After Kvitova double-faulted to offer up a break point at 1-all, Osaka converted it with a cross-court backhand winner. There was still more work to be done, of course, and some additional drama when it began raining at the changeover right before Osaka tried to serve for the match at 5-4 in the third set.
This time, Osaka would not falter. She would not let this lead disappear.
“I knew that Petra couldn’t keep it up for that long if Naomi could just manage those emotions,” said Osaka’s coach, Sascha Bajin, “and she did that beautifully.”
At 21, Osaka is the youngest No. 1 in nearly a decade; Caroline Wozniacki was 20 when she first ascended to that spot in 2010.
And to think, a year ago, Osaka was ranked 72nd.
What a climb. What a quick climb.
Kvitova was playing in her first Grand Slam final since winning Wimbledon in 2014 — and the first since she was stabbed in the hand by an intruder at her home in the Czech Republic a little more than two years ago.
Kvitova needed surgery, missed the first 4½ months of the 2017 season, including the Australian Open, and couldn’t be sure she’d ever get back to the top of tennis.
On a somewhat cloudy, rather comfortable evening, with only a slight breeze and the temperature around 75 degrees (25 Celsius), both women hit the ball as hard as can be.

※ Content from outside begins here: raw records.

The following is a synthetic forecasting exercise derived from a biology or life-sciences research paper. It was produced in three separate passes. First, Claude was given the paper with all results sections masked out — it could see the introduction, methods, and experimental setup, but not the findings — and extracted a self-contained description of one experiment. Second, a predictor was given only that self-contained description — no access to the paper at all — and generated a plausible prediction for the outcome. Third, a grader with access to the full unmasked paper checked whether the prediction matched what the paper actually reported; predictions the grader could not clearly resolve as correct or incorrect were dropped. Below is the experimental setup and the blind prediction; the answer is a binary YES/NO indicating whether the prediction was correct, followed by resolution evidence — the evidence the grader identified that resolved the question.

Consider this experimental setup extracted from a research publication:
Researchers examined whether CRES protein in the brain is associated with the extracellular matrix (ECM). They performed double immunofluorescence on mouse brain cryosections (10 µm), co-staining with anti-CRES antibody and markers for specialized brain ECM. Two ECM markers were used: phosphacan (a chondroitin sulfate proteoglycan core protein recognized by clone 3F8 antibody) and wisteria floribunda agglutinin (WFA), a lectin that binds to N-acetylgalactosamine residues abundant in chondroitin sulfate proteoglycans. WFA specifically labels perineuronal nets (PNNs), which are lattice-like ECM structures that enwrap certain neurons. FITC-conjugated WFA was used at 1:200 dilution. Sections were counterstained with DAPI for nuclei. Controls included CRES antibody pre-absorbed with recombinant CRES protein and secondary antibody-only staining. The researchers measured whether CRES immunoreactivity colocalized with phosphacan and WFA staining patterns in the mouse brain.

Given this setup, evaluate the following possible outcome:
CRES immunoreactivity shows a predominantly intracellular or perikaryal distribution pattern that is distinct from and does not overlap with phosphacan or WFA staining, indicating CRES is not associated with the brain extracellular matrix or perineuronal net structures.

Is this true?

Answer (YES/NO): NO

Exchanges were mostly at the baseline and filled with flat, powerful groundstrokes that barely cleared the net and made retrieving and replying as much about reflexes as anything.
Here’s one measure of how even it was: Each finished with 33 winners.
Points were swift and blunt; of 86 in the first set, only four lasted nine strokes or more. There was plenty of strong serving, clean hitting and good movement.
It was Osaka who was the first to get ahead, tearing through the tiebreaker by grabbing five points in a row — four via winners — to go up 5-1. When Kvitova sailed a backhand wide moments later, ceding a set for the first time all tournament, Osaka pumped her fist and screamed, “Come on!”
When Osaka broke to lead 3-2 in the second set, and then got to 5-3, the outcome seemed to be a foregone conclusion. Turned out, that wasn’t the case. Not at all.
All that really matters, of course, is that Osaka righted herself in time to win.
“It didn’t really take that long,” she said. “I didn’t have a choice.”